__Provided entries__.
^^^^

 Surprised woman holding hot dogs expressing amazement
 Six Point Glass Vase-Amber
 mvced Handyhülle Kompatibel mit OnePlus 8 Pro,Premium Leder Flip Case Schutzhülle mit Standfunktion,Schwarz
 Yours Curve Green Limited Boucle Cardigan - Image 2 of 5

^^^^

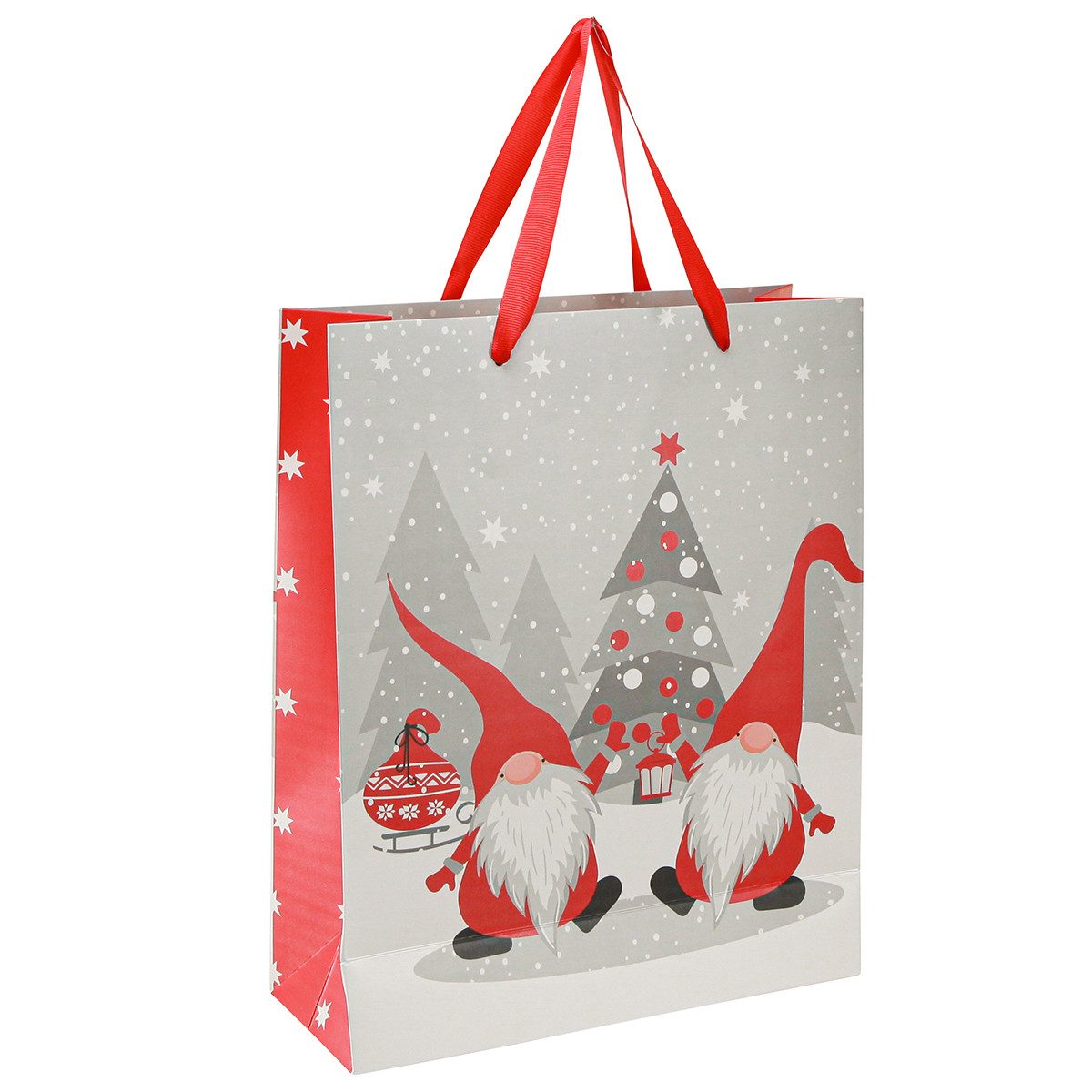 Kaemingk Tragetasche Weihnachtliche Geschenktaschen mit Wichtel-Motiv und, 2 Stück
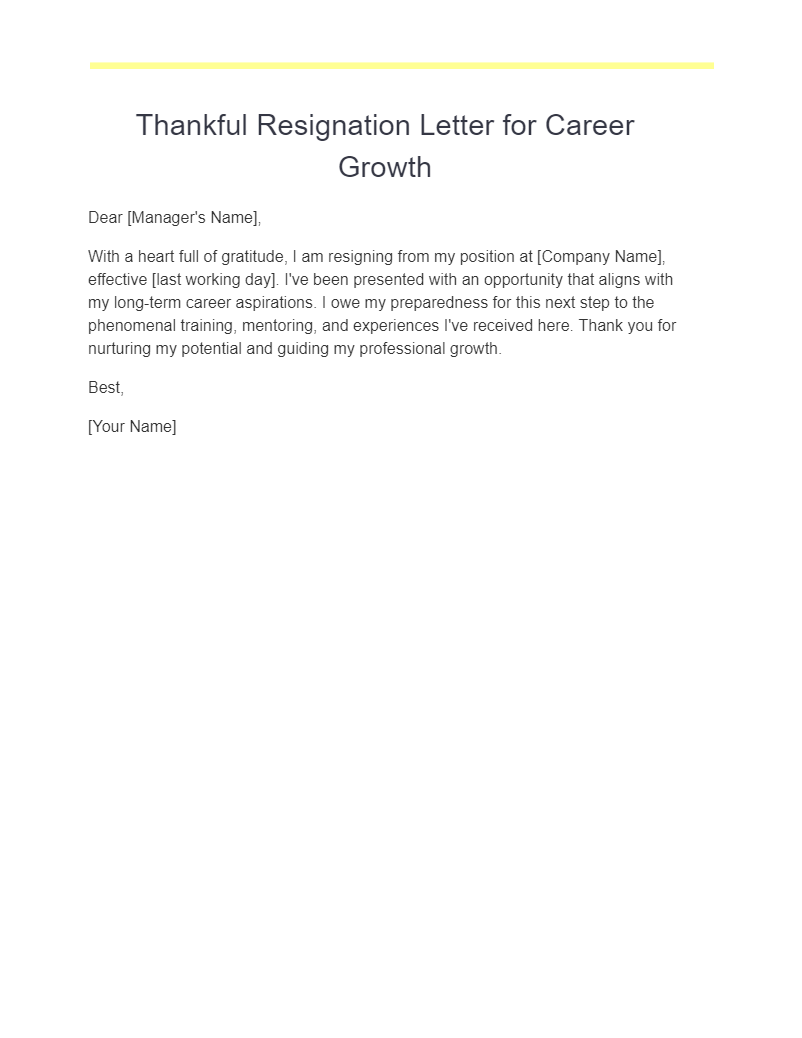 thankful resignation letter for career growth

^^^^

__Assignment__.
Return the entries word for word, from the line with "Kaemingk Tragetasche Weihnachtliche" through the line with "thankful resignation letter". Leave the pictures out.

__Expected answer__.
 Kaemingk Tragetasche Weihnachtliche Geschenktaschen mit Wichtel-Motiv und, 2 Stück
 thankful resignation letter for career growth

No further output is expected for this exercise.